I am a VERY stubborn person. And I absolutely hate change. So when I was baptized on December 15th and everything started to change, I tried to force things to go back to the way they were. And when it didn't work out (which it never really did) I would become very upset.
This week, though, a few things have happened that have made me realize I just have to accept the changes in my life. At first I was really bitter about it because I didn't want things to change. Change has always freaked me out. When I was little and my parents would change my schedule I would wake up in the middle of the night with night terrors (I think that's when you scream and thrash around in the middle of the night but you're still asleep... Something like that.), or if they changed anything (like tile or wallpaper) I would cry and I would steal little pieces and hide them in my room in a desperate attempt to keep things the same. To this day I don't sleep well when something changes.
I shot a text to the missionaries the other day trying to set up an appointment for my investigator. And got no response. Puzzled, I just put the phone away. Later I got a text from the ward mission leader about the appointment with a gentle reminder how I'm not supposed to text the missionaries anymore. I didn't realize that I wasn't allowed to text to set up appointments for my many investigators so I got a little frustrated. Then I stopped and thought about it, and decided it was time to accept the change. The ward mission leader than said something that stuck with me throughout my day. "I'm on your team."

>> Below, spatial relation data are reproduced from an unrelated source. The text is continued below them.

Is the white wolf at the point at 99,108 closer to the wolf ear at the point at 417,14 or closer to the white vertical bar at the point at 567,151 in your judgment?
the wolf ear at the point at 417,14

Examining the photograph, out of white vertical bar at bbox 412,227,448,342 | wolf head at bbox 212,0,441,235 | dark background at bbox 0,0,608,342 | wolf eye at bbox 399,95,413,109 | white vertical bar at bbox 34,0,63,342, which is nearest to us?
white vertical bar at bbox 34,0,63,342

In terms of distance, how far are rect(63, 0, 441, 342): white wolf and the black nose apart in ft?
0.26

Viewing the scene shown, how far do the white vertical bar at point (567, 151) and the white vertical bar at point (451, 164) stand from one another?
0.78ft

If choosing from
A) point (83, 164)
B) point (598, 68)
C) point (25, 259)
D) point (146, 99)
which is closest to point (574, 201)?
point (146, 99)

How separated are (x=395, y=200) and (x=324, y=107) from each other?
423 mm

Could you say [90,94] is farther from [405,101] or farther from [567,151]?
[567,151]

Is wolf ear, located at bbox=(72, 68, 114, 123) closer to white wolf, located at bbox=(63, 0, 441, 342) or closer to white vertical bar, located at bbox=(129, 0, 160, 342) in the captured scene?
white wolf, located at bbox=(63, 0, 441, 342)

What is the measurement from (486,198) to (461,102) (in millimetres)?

For me, sitting back and watching things change is similar to a trust fall. You have to just let go and hope that someone catches you.
So I finally did let go. And I didn't go splat.
I have a couple people who have stood behind me the whole time. People who are on my "team."
It wasn't until today that I realized who really caught me -- the Lord.
I was reading my New Era today after I got home from school. What I read on the first few pages made my stomach drop. When I realized, I stopped and reread.
I've had a ton of questions recently. About the temple, what to do with my depressed investigator, promises I made at baptism, how to share the gospel, prayer, scripture study, why we receive endowments before missions, and so many more. I kid you not, everything is in here.
Heavenly Father was listening to my many prayers. He knows my questions. He wants to help me. He's given me all these answers to so many of my questions. And he's given me a wonderful "team" to go to when I'm having a rough time.
I'm so grateful for a loving Father in Heaven. And I'm so grateful for His answers to my prayers.